Output every entry below exactly, without its pictures.

• [Data extract]
******

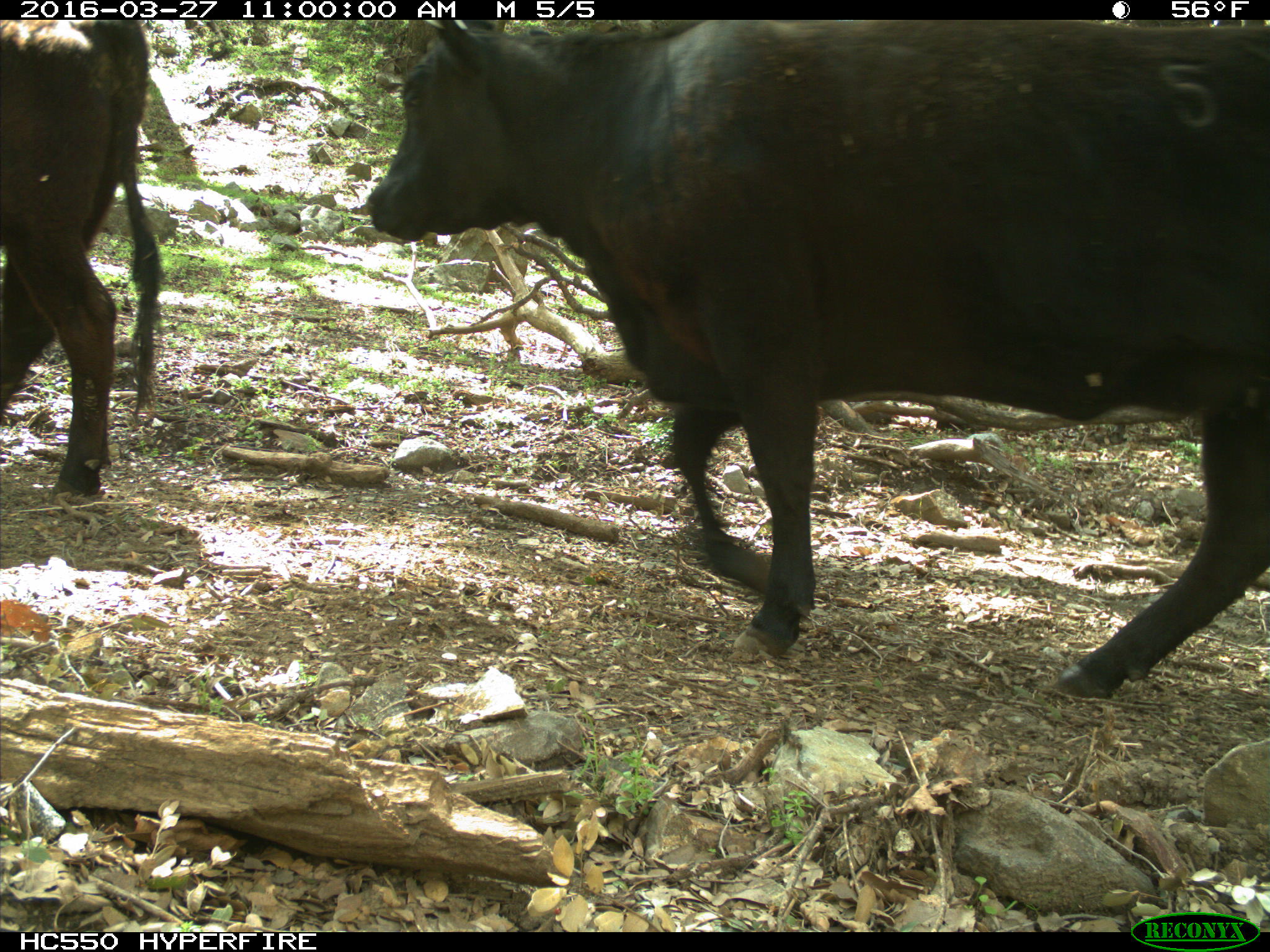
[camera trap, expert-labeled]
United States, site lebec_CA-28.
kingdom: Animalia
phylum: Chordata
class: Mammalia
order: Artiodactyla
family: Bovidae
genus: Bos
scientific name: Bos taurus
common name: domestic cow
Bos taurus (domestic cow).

******

• [Response to this exercise]
[camera trap, expert-labeled]
United States, site lebec_CA-28.
kingdom: Animalia
phylum: Chordata
class: Mammalia
order: Artiodactyla
family: Bovidae
genus: Bos
scientific name: Bos taurus
common name: domestic cow
Bos taurus (domestic cow).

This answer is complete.